- Interactive map of Gmina Kołaki Kościelne
- Coordinates (Kołaki Kościelne): 53°1′N 22°22′E﻿ / ﻿53.017°N 22.367°E
- Country: Poland
- Voivodeship: Podlaskie
- County: Zambrów
- Seat: Kołaki Kościelne

Area
- • Total: 73.76 km^{2} (28.48 sq mi)

Population (2013)
- • Total: 2,414
- • Density: 32.73/km^{2} (84.76/sq mi)

= Gmina Kołaki Kościelne =

Gmina Kołaki Kościelne is a rural gmina (administrative district) in Zambrów County, Podlaskie Voivodeship, in north-eastern Poland.
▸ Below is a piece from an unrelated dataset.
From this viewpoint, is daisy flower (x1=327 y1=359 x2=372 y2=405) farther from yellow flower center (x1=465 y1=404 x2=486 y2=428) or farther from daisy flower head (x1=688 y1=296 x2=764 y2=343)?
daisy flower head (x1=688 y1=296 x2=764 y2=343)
Its seat is the village of Kołaki Kościelne, which lies approximately 9 km north-east of Zambrów and 55 km west of the regional capital Białystok.

The gmina covers an area of 73.76 km2, and as of 2006 its total population is 2,429 (2,414 in 2013).

==Villages==
Gmina Kołaki Kościelne contains the villages and settlements of Cholewy-Kołomyja, Ćwikły-Krajewo, Ćwikły-Rupie, Czachy-Kołaki, Czarnowo-Dąb, Czarnowo-Undy, Czosaki-Dąb, Głodowo-Dąb, Gosie Duże, Gosie Małe, Gunie-Ostrów, Kołaki Kościelne, Kossaki-Borowe, Krusze-Łubnice, Łętowo-Dąb, Łubnice-Krusze, Podłatki Duże, Podłatki Małe, Rębiszewo-Zegadły, Sanie-Dąb, Szczodruchy, Wiśniówek-Wertyce, Wróble-Arciszewo and Zanie-Leśnica.

==Neighbouring gminas==
Gmina Kołaki Kościelne is bordered by the gminas of Kulesze Kościelne, Rutki, Wysokie Mazowieckie and Zambrów.